Umkehr bei der Gleichstellung: Weibliche Beschäftigte und Automatisierung im öffentlichen Verkehrssektor
Übernommen von der Internationalen Transportarbeiterföderation ITF:
Die ITF hat einen Bericht herausgegeben, der der Frage nachgeht, inwieweit weibliche Beschäftigte im öffentlichen Verkehrssektor überproportional von Stellenabbau und den negativen Auswirkungen der Neuorganisation der Arbeit infolge von Automatisierung und Digitalisierung betroffen sind.

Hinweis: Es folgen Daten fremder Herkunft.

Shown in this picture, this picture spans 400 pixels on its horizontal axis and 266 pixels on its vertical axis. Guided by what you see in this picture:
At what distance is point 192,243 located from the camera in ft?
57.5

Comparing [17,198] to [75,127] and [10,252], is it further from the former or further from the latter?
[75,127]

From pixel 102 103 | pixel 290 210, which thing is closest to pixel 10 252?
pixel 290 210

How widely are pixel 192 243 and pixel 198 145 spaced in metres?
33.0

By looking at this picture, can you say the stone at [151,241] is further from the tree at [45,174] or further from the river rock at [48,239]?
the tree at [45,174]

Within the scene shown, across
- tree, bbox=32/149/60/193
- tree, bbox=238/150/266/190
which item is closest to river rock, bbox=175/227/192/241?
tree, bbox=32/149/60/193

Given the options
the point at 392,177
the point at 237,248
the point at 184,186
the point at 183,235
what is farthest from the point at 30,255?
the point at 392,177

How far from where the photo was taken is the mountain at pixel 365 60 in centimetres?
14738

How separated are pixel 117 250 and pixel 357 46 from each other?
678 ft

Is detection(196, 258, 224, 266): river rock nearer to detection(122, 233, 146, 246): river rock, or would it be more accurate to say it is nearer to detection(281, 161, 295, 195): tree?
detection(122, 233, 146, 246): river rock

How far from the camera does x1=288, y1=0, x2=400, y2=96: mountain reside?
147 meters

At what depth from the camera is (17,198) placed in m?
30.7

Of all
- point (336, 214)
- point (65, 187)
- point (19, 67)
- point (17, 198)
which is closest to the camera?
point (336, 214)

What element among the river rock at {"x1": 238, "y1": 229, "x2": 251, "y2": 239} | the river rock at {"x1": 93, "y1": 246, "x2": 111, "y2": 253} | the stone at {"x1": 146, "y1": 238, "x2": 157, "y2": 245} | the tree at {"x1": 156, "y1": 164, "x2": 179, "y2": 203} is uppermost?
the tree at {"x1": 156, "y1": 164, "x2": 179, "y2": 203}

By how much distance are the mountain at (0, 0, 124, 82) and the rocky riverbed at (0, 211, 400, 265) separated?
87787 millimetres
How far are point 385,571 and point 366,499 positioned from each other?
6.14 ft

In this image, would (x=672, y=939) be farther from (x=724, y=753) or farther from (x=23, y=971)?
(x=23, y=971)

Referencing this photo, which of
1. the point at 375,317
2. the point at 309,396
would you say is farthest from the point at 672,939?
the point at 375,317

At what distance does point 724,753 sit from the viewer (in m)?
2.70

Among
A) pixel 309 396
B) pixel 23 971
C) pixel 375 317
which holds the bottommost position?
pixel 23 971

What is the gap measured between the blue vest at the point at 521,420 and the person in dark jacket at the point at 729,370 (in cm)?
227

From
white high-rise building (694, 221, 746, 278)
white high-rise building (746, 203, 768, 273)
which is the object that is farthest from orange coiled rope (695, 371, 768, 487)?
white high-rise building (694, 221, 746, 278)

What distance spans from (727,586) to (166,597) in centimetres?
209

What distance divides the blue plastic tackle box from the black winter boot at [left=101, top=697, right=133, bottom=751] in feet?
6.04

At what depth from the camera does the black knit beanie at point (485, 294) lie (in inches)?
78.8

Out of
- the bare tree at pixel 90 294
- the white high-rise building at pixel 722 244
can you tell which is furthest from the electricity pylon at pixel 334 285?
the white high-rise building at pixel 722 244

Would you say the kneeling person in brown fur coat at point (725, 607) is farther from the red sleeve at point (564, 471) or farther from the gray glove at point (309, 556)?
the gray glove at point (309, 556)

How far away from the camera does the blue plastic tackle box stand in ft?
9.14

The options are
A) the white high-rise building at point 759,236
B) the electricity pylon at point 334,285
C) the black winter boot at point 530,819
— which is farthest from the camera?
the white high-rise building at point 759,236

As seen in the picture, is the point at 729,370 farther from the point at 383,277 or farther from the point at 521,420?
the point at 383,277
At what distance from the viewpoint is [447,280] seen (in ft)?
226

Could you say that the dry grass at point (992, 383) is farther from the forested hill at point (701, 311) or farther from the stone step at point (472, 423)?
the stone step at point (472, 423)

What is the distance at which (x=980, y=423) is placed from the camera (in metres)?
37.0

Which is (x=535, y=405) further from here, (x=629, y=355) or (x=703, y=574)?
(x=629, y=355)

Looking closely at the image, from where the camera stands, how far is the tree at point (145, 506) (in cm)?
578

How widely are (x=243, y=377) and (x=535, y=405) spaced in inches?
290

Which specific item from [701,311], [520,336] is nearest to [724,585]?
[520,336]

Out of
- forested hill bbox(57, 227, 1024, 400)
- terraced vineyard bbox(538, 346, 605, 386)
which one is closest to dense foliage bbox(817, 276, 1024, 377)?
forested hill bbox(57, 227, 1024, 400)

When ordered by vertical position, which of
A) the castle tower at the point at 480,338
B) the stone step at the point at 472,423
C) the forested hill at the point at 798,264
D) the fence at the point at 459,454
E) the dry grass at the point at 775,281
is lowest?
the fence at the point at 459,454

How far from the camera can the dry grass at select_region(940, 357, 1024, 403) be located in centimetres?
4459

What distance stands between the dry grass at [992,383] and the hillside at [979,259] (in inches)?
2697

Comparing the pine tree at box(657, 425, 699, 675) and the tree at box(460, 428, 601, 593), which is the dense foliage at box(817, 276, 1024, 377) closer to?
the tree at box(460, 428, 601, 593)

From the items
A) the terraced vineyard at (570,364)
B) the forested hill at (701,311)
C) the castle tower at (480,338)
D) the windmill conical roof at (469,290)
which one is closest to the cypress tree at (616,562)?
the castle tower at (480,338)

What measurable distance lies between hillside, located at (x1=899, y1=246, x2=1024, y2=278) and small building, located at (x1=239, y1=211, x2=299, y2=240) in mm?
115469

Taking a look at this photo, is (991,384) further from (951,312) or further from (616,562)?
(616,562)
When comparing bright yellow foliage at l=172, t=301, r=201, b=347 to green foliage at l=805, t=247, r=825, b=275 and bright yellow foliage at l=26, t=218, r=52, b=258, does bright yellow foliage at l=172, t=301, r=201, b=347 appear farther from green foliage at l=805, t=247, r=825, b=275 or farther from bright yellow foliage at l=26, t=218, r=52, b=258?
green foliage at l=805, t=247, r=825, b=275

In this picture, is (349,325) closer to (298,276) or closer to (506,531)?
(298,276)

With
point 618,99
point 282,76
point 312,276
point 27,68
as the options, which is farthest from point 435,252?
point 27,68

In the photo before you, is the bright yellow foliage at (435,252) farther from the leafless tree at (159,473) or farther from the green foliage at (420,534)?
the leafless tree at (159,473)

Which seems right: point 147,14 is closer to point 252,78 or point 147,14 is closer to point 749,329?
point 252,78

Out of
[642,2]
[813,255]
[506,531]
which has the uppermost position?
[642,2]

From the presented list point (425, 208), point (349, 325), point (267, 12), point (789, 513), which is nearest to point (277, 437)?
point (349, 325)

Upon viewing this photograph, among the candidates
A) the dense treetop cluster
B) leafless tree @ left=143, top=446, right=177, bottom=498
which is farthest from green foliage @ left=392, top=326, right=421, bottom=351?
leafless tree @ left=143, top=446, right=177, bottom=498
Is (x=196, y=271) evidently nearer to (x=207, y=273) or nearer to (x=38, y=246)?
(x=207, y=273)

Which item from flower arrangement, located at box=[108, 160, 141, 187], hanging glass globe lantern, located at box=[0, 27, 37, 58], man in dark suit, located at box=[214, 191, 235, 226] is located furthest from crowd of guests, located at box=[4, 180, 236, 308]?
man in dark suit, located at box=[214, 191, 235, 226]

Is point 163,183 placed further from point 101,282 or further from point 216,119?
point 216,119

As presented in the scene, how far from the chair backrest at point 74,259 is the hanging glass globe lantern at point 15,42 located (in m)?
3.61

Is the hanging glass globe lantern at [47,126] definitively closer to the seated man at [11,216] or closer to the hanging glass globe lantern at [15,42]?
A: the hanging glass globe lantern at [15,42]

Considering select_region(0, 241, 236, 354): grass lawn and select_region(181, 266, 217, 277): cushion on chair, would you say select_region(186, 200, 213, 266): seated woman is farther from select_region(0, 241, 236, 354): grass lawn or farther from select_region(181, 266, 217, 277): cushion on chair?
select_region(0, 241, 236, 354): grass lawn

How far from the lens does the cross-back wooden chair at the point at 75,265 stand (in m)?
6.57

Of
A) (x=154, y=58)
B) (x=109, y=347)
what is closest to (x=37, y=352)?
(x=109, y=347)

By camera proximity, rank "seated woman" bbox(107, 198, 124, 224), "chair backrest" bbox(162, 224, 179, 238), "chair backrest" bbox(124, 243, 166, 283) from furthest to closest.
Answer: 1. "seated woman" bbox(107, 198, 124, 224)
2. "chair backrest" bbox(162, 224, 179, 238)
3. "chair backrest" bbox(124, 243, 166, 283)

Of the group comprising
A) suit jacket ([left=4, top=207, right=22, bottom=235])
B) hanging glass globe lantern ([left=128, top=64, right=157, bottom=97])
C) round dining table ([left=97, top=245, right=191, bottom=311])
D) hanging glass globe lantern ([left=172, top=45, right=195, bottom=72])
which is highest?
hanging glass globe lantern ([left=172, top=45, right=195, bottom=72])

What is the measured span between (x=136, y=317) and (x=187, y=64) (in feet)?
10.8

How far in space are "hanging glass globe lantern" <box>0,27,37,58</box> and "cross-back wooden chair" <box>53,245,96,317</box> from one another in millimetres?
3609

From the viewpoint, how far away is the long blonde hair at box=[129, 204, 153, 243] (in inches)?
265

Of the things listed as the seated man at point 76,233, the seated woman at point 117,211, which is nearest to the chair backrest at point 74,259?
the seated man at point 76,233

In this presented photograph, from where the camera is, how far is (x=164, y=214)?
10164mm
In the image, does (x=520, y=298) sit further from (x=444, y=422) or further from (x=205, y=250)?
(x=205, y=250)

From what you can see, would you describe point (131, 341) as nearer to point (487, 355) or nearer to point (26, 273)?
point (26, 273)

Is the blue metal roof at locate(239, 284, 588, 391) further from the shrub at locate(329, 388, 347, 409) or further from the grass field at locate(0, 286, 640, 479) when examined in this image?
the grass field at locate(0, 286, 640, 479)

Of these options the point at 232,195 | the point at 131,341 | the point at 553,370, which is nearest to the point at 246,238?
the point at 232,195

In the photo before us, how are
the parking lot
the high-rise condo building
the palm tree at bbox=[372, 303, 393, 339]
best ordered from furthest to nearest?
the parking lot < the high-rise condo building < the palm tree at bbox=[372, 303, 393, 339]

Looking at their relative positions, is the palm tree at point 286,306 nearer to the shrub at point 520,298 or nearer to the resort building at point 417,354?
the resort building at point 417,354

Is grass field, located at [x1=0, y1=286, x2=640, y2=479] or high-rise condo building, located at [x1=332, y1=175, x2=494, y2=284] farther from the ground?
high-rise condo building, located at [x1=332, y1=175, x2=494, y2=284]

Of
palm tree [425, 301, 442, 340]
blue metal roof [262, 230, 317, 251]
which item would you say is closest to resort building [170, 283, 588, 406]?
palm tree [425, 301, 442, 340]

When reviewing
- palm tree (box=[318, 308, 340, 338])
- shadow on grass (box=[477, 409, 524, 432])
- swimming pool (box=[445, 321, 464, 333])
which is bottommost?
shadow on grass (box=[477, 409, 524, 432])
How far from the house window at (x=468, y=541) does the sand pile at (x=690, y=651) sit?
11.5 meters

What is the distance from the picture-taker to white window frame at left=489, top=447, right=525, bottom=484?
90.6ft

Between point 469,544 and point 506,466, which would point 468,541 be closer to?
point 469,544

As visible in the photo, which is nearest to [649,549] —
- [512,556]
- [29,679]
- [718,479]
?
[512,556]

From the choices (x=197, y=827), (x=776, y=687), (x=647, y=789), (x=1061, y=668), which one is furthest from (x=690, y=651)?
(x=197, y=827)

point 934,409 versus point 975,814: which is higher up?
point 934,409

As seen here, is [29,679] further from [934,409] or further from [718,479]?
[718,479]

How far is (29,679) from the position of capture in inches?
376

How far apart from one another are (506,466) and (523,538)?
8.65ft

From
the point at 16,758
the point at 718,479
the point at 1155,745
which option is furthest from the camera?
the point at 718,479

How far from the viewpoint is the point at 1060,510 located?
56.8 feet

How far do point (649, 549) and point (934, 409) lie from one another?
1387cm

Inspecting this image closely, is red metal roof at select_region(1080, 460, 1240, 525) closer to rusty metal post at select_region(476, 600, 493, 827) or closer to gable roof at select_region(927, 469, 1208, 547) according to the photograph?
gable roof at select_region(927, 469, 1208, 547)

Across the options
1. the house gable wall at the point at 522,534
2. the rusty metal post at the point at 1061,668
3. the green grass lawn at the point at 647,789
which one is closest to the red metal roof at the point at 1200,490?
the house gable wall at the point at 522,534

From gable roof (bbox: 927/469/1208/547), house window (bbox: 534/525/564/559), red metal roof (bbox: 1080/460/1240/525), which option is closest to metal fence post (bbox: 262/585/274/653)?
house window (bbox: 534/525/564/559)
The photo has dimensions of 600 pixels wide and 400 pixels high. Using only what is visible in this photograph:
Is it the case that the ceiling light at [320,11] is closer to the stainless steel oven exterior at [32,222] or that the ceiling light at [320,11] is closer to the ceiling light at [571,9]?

Neue Technologien können für weibliche Verkehrsbeschäftigte Vorteile mit sich bringen, z. B. indem sie neue Beschäftigungschancen eröffnen. Frauen haben bei der Automatisierung jedoch häufig das Nachsehen, da ihre Arbeitsplätze im Fahrscheinverkauf und Kundenservice besonders gefährdet sein können.
Der Bericht untersucht vier Fälle aus verschiedenen Teilen der Welt, wo die Einführung von Automatisierung und bargeldlosem Fahrscheinverkauf bei öffentlichen Verkehrssystemen in der Belegschaft zu einer “Umkehr bei der Gleichstellung” führen. Weibliche Beschäftigte, die im Sektor ohnehin unterrepräsentiert sind, sind vom Verlust von Arbeitsplätzen und den negativen Folgen der Neuorganisation der Arbeit besonders stark betroffen.
Aus einem im Bericht genannten Fallbeispiel geht hervor, dass viele Frauen infolge von Automatisierung finanziell so unter Druck geraten sind, dass sie zwei aufeinanderfolgende Sieben-Stunden-Schichten an einem Tag arbeiten müssen:
“Und wie geht es unseren Kolleginnen? Zuerst dachten wir, dass neue Unternehmen zahle das Doppelte. Diese Frauen arbeiten morgens an einem Ort und nachmittags eine weitere Schicht am anderen Ende der Stadt. Sie schuften sich zu Tode. Und glaubst du, die U-Bahn kümmert das? Denen ist das völlig egal. Dahinter steckt das Gesetz über die Auftragsvergabe. Null Rechte und Sozialleistungen für die Beschäftigten.”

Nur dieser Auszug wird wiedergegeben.